> [DOCUMENT TEXT]:

# # # # #

OK, I'll bite.
I replaced my lifelines with dyneema this spring, but that's nowhere near as critical as shrouds.
I'd say that deciding whether or not to use dyneema (pretensioned to avoid the stretch you'll get with regular dyneema) will be influenced heavily by these considerations:
- how big is the boat? (can you really save a lot of $ with dyneema over time compared to wire?)
- what is the main use of the boat (racing? day/weekend sailing? short-term coastal and Caribbean cruising? bluewater cruising?)
- how confident are you in your ability to splice dyneema, and how will you tension the rig?
- how will you measure the rig tension?
- are you factoring into your hassle and cost calculation that dyneema should be replaced every ~5 years? (compared to wire, which is at least 10 years, and longer if not in salt water, and even longer if little used and not ridden hard).
19x1 ss wire is still SOP for bluewater cruisers, but they often take a spool of dyneema with them to replace standing rigging elements that are found to be suspect mid-passage, and for jury rigging if necessary
19x1 wire is still the choice of most coastal cruisers because it lasts a really long time
But when you get into racing and day sailing, where you will check your rig each outing and you can bail and make repairs at short notice if needed, dyneema would be a consideration (for the DIY aspect for daysailing and for weight reduction for racing)
I don't know how to measure dyneema tensions - I think traditional Loos gauges only work on wire.

# # # # #

> [PROVIDED MATERIAL]:

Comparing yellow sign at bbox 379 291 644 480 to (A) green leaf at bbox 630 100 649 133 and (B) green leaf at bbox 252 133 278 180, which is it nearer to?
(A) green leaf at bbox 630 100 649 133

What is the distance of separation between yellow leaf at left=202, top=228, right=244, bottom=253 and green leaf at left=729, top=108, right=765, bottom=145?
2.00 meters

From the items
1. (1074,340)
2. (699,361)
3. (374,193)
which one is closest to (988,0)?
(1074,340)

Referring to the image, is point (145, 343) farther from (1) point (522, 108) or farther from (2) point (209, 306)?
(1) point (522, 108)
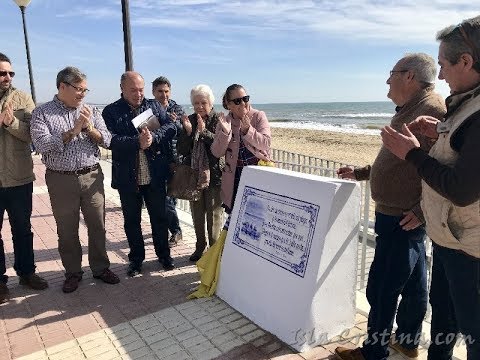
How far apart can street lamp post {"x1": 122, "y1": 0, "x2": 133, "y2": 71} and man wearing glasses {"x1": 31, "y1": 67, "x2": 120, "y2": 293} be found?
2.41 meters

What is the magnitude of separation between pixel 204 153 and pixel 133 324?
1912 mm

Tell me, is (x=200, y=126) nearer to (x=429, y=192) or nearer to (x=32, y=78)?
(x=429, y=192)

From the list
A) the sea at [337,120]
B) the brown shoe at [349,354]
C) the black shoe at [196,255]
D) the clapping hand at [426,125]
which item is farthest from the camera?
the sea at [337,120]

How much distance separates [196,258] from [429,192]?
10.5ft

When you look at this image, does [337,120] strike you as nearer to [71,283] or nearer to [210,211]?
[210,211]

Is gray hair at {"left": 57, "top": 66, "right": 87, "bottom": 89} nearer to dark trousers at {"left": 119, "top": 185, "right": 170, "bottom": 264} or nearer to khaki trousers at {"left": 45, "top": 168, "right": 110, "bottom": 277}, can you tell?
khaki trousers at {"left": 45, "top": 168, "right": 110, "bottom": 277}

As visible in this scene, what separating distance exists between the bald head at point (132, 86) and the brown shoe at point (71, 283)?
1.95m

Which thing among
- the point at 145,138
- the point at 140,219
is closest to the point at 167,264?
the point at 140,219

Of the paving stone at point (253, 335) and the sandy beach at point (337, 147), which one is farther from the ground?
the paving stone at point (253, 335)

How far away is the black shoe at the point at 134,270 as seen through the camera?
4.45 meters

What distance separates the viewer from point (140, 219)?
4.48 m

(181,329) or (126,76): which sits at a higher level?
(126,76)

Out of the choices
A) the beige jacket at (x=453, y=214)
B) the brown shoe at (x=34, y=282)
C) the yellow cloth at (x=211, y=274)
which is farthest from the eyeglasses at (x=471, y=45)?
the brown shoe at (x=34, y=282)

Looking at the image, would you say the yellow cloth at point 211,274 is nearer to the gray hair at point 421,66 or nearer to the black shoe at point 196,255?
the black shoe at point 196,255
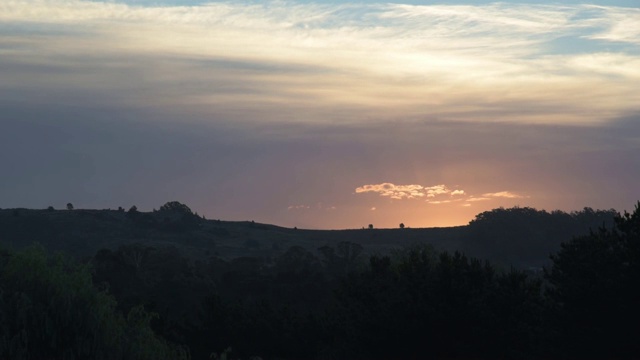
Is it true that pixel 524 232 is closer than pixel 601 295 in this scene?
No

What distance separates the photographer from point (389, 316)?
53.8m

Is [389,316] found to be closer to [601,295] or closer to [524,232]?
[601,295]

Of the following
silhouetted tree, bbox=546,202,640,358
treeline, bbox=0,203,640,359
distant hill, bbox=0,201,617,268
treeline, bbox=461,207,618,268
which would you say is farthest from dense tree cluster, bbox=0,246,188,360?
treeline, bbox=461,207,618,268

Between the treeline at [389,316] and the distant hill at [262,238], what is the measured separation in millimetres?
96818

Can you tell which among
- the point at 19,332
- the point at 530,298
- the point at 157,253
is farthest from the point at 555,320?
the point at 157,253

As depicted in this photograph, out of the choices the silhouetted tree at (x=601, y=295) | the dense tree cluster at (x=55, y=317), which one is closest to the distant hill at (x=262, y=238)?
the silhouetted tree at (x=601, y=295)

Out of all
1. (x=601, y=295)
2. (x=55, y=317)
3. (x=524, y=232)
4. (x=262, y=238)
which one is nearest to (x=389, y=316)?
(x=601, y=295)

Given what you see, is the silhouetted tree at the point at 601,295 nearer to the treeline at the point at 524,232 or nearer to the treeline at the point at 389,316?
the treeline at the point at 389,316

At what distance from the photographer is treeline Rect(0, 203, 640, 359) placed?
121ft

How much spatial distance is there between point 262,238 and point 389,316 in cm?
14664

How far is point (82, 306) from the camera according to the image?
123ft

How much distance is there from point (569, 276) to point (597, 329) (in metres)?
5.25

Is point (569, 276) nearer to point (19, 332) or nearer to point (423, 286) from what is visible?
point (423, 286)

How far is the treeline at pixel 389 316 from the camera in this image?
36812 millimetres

# # # # #

> [WHAT TO DO]:
1. Identify every line in the rows that contains the word "brown", and copy each such line. Case counts.
2. Write what comes next in the post comparing dyneema and wire rigging, starting after its final sentence.

> [ANSWERS TO THE PROBLEMS]:
1.
B) the brown shoe at [349,354]
As visible in this scene, what separating distance exists between the bald head at point (132, 86) and the brown shoe at point (71, 283)?
B) the brown shoe at (x=34, y=282)
the brown shoe at (x=34, y=282)

2.
DIY vs professional service: A lot of cruisers have gone to DIY StayLok style non-permanent 'swage ends', so they can make new stays themselves when they're a long way from professional swaging machines. You might save about 15-20% on total cost if you use these and DIY instead of getting a rigger to make new shrouds for you.
Point of reference for cost: This spring, I had West Marine replace all my standing rigging, except my forestay. In addition to new wire and swaged ends, I also got all new turnbuckles. The total cost was a little under $3k. I avoided all shipping costs (old wires --> WM as the templates, and new stays back to me, with the old wires) by sending out and receiving back via my local WM store. Their WM rigging shop in Rock Hill SC was very very helpful and communicative.
The good thing about replacing standing rigging is you can do it in stages, to spread out the cost, if you want. I did mine with my mast up, so I had to do it one pair of stays at a time.
Good luck with your project!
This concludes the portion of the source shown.